=== Data extract ===
++++
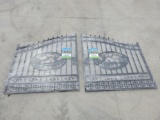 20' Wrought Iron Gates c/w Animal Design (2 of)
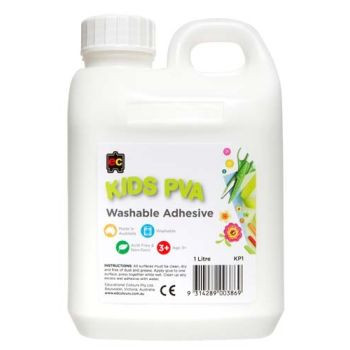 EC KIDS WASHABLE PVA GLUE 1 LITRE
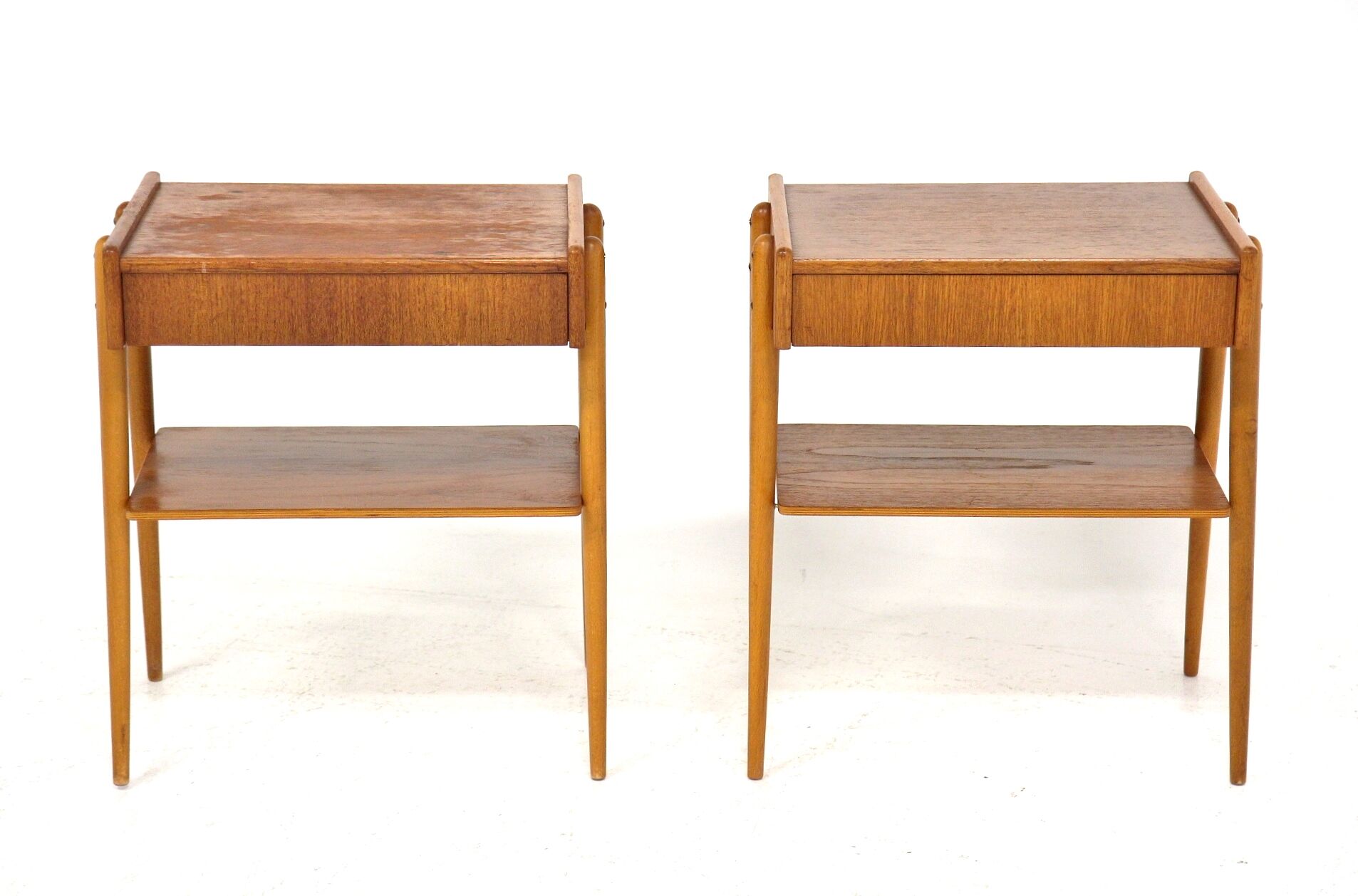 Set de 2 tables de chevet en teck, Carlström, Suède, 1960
++++
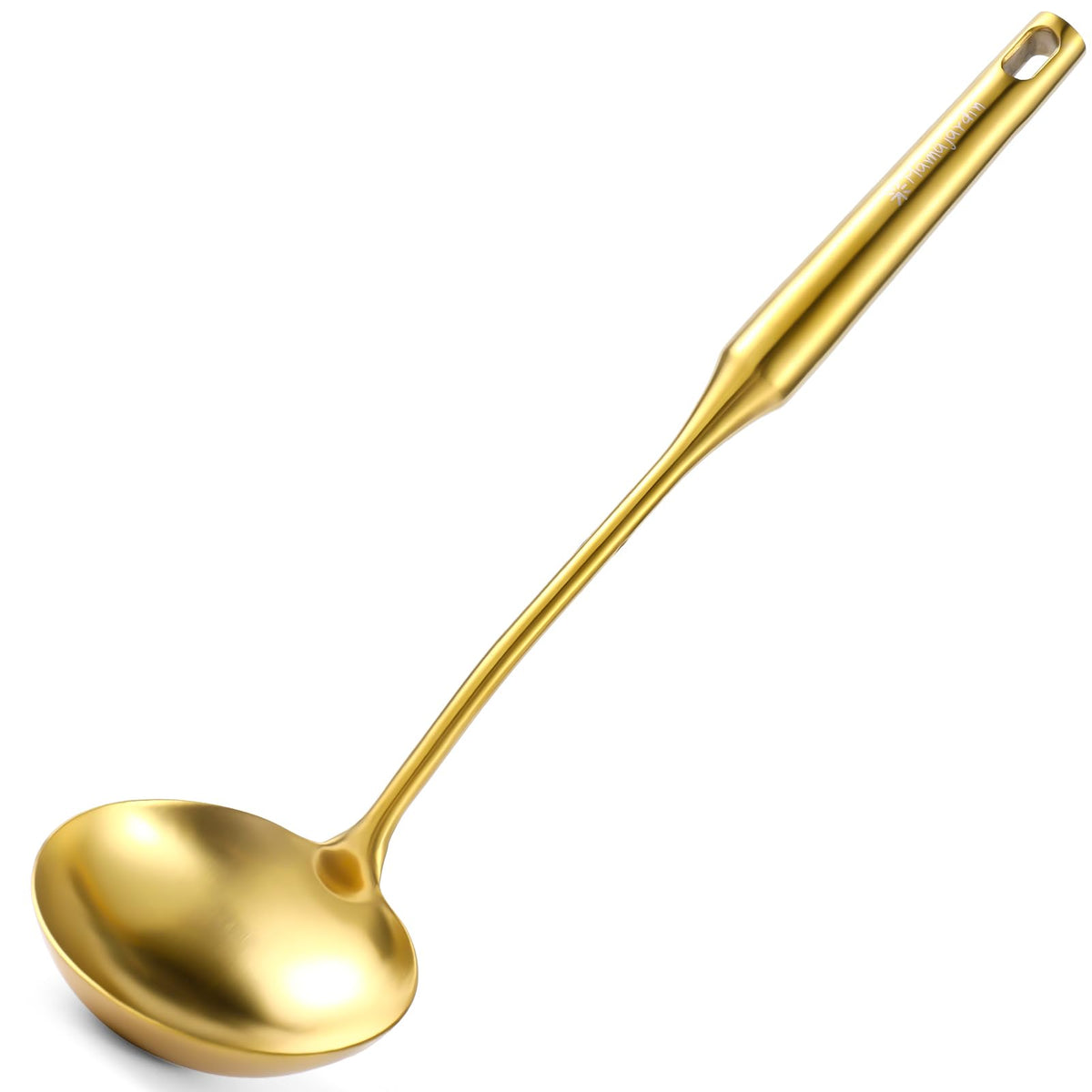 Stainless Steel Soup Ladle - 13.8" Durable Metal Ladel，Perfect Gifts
++++
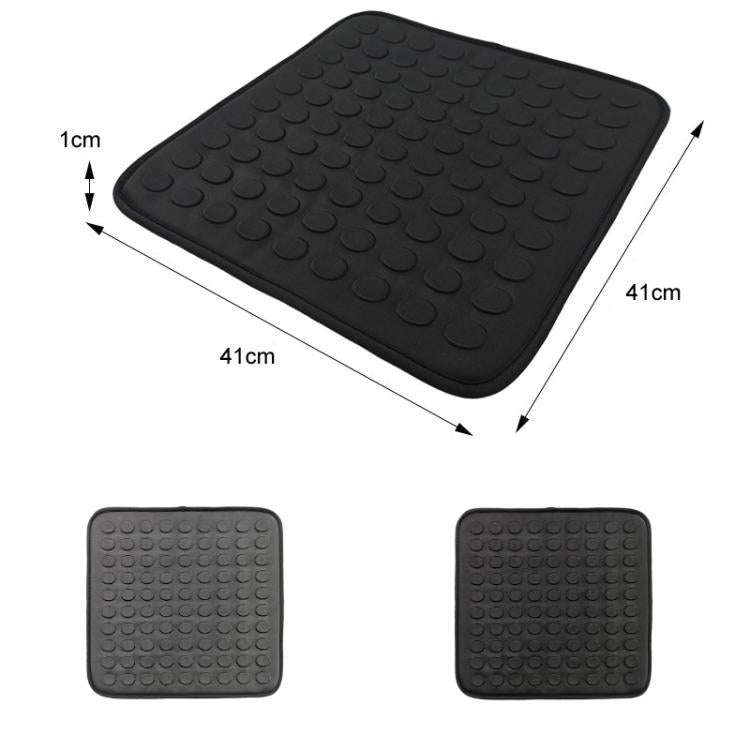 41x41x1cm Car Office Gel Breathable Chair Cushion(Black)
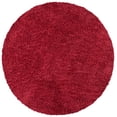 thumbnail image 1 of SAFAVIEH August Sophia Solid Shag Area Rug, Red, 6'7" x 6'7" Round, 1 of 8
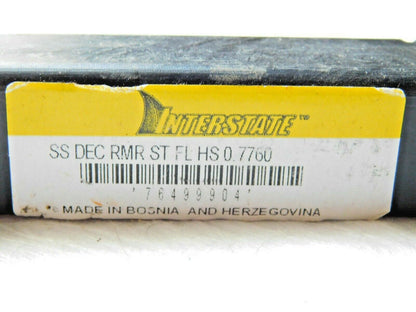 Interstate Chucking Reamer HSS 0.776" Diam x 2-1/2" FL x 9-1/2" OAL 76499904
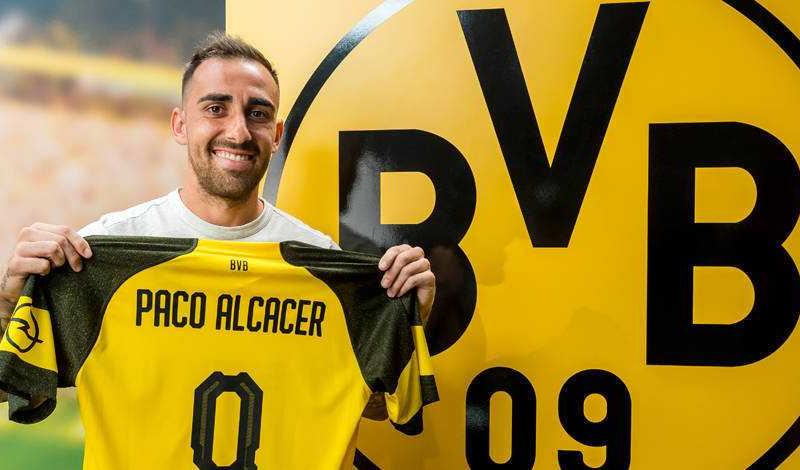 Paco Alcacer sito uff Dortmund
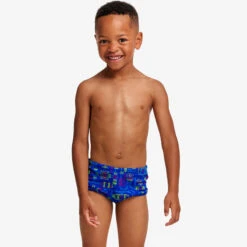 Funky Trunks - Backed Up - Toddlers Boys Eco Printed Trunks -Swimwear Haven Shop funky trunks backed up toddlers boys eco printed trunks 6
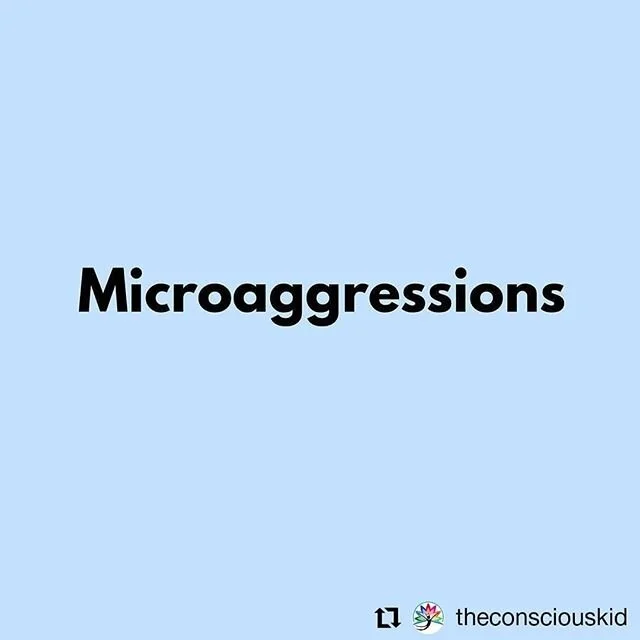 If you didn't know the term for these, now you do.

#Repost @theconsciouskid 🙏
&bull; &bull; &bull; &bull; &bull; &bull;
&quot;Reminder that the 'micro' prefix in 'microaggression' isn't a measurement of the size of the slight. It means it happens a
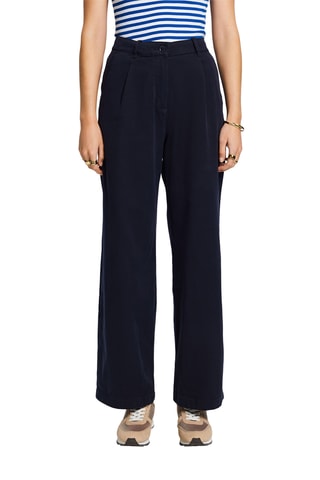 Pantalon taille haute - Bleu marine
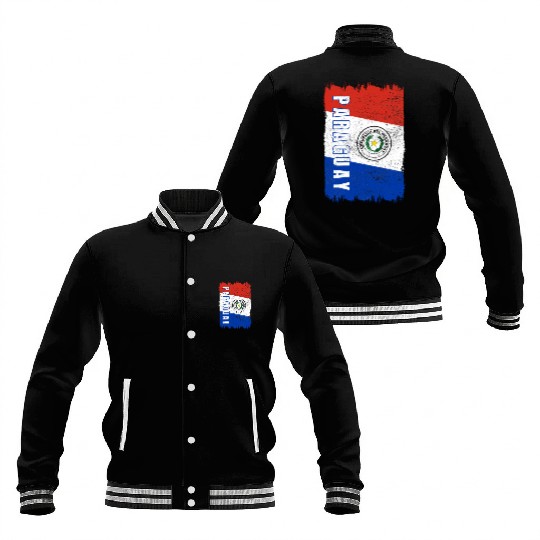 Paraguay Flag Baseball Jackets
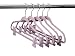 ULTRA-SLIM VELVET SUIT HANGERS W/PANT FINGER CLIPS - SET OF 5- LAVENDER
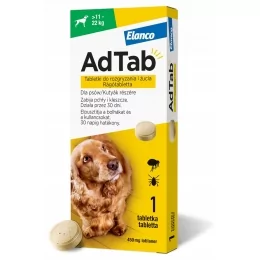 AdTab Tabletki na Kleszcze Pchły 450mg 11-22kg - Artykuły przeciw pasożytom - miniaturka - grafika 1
++++
Only the lines above from the one with "41x41x1cm Car Office" to the one with "AdTab Tabletki na" should be printed, both included and exactly as written; no picture belongs in the copy.

=== Task response ===
 41x41x1cm Car Office Gel Breathable Chair Cushion(Black)
 thumbnail image 1 of SAFAVIEH August Sophia Solid Shag Area Rug, Red, 6'7" x 6'7" Round, 1 of 8
 Interstate Chucking Reamer HSS 0.776" Diam x 2-1/2" FL x 9-1/2" OAL 76499904
 Paco Alcacer sito uff Dortmund
 Funky Trunks - Backed Up - Toddlers Boys Eco Printed Trunks -Swimwear Haven Shop funky trunks backed up toddlers boys eco printed trunks 6
 If you didn't know the term for these, now you do.

#Repost @theconsciouskid 🙏
&bull; &bull; &bull; &bull; &bull; &bull;
&quot;Reminder that the 'micro' prefix in 'microaggression' isn't a measurement of the size of the slight. It means it happens a
 Pantalon taille haute - Bleu marine
 Paraguay Flag Baseball Jackets
 ULTRA-SLIM VELVET SUIT HANGERS W/PANT FINGER CLIPS - SET OF 5- LAVENDER
 AdTab Tabletki na Kleszcze Pchły 450mg 11-22kg - Artykuły przeciw pasożytom - miniaturka - grafika 1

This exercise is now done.